Kenyans seek holy providence for peace

NAIROBI - Kenyans across the political divide prayed for peace yesterday while aid workers sought to bring relief to an estimated 250000 refugees from post-election violence that has also killed hundreds.

NAIROBI - Kenyans across the political divide prayed for peace yesterday while aid workers sought to bring relief to an estimated 250000 refugees from post-election violence that has also killed hundreds.

"Our leaders have failed us. They have brought this catastrophe upon us. So now we are turning to the Almighty to save Kenya," said Jane Riungu, leading her five children in their best clothes to a hill top church outside Nairobi.

One week after the announcement of President Mwai Kibaki's re-election ignited protests, riots and looting around the east African nation, there was little sign of him meeting opposition rival Raila Odinga to sort out the crisis directly.

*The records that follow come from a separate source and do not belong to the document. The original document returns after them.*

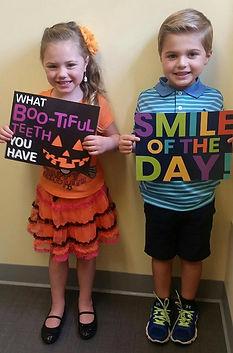 Kids Holding Dental Signs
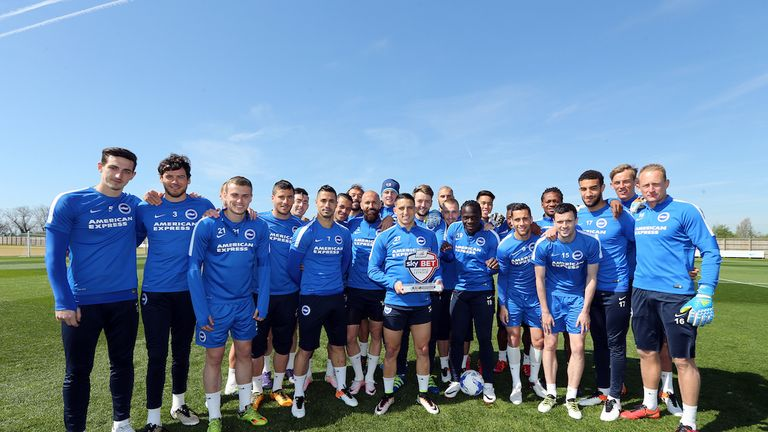 Anthony Knockaert celebrates his Player of the Month award with his Brighton team-mates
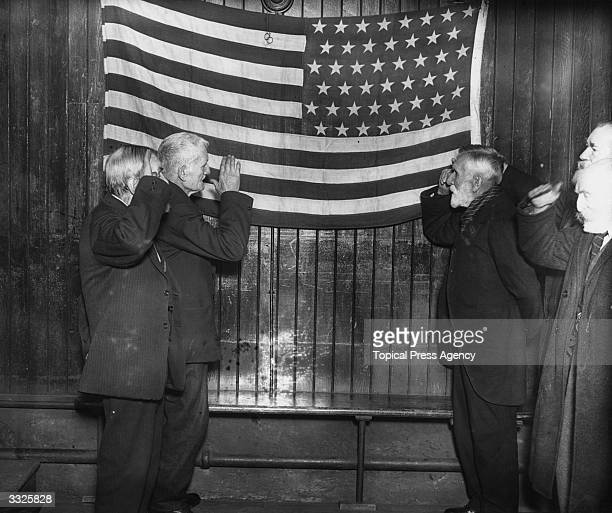 Four American Civil War veterans saluting 'Old Glory' the star spangled banner at their annual dinner at the London Tabernacle Newington Butts London
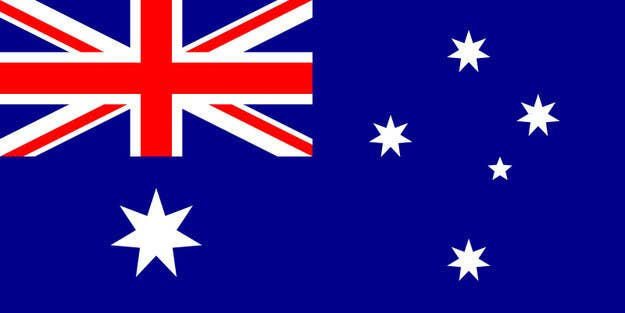 It features a blue field with the Union Jack top left, and a large white seven-pointed star known as the Commonwealth Star, with the Southern Cross.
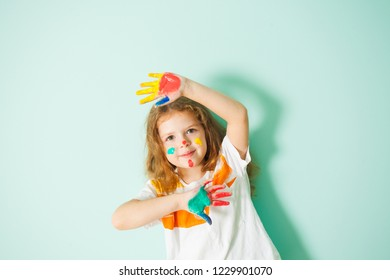 Adorable girl with colorful dots on her face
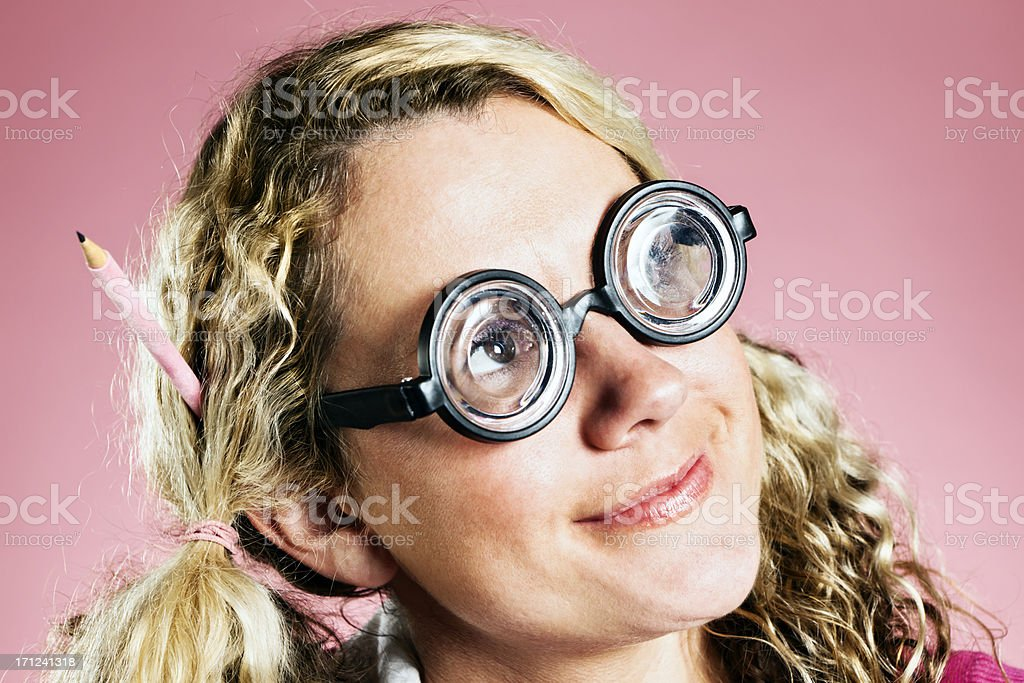 Sweet blonde geek with pen in hair smiles dreamily royalty-free stock photo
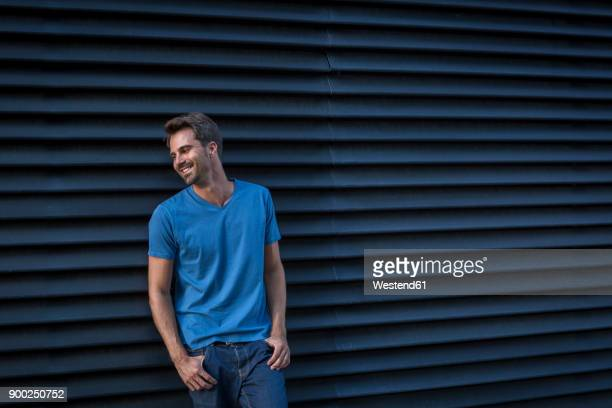 Man standing in front of roller shutter, portrait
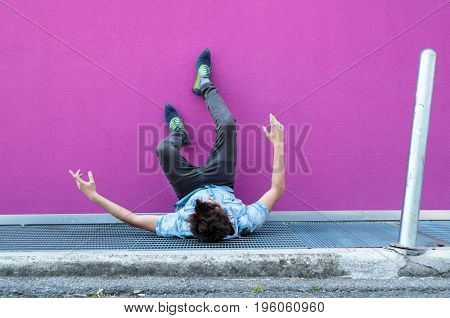 Young man fall on grill. Fuchsia background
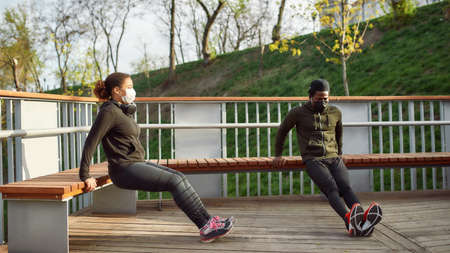 Keeping distance. African couple in protective masks working out in park outdoors. Doing push-ups exercises on bench, training triceps. Social distancing 免版税图像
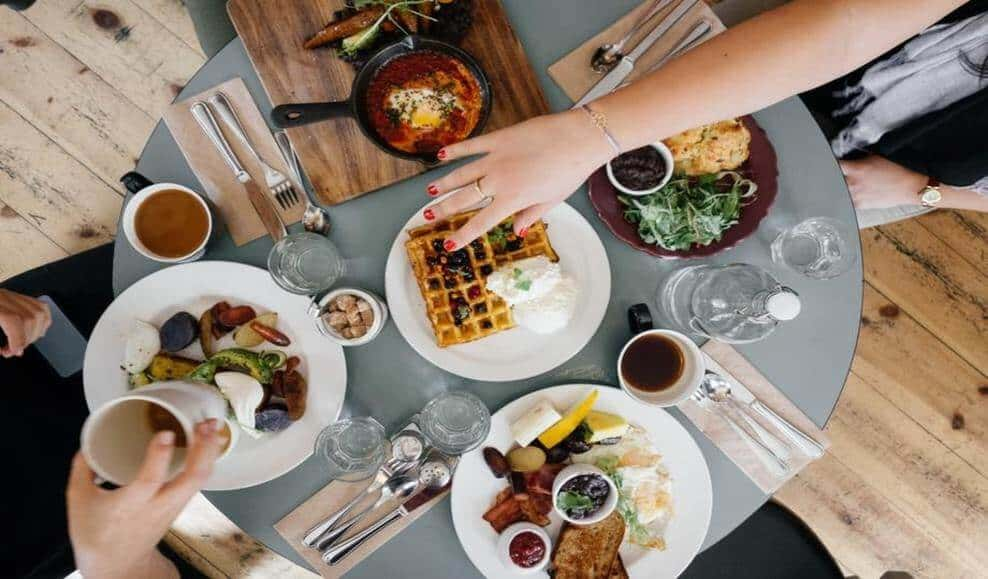 a spread of brunch on the blue table
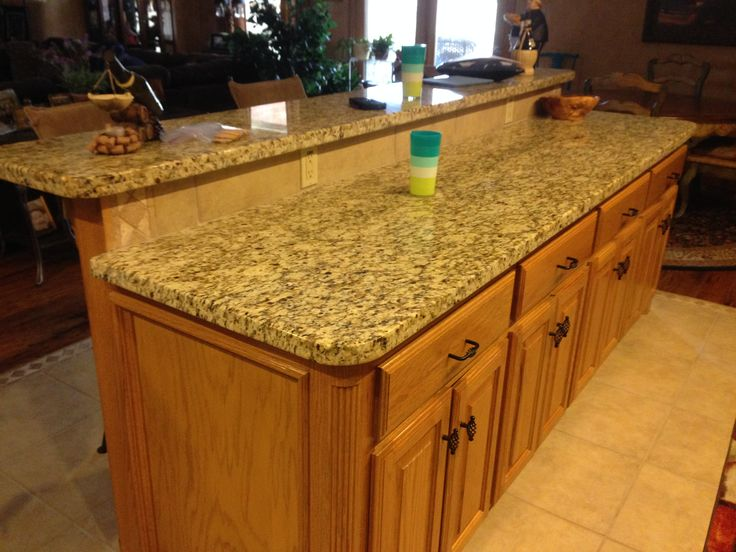 raised kitchen island island with raised seating area surface facing the living 14666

Would-be mediators, including Washington's top Africa diplomat Jendayi Frazer and South Africa's Nobel laureate Archbishop Desmond Tutu, shuttled between both camps.

But a statement from Kibaki that he was ready to form "a government of national unity" was met with scepticism by the opposition. It says he stole the December 27 vote by fraud and is now occupying the president's seat illegitimately.

Odinga's Orange Democratic Movement (ODM) wants Kibaki, 76, to quit and an international mediator to broker talks prior to a fresh election in three to six months.

"We are not interested in Kibaki's solution to this problem ... He has nothing to offer as he did not win the election," Odinga said. "It is an insult to the people of Kenya. I should be the one offering him the option of a coalition government ... We want a properly negotiated settlement through an international mediator that will give a lasting solution."

On the street, most Kenyans were preoccupied with getting their lives back to normal, amid scepticism about politicians who they see as wanting to hold power as a means of acquiring wealth rather than improving the lot of ordinary people.

At least 300 people have died, some in battles between police and protesters, others in ethnic violence. Looting and criminality have also flared during the chaos, claiming yet more lives in a nation that had been seen as a relatively stable democracy and flourishing economy.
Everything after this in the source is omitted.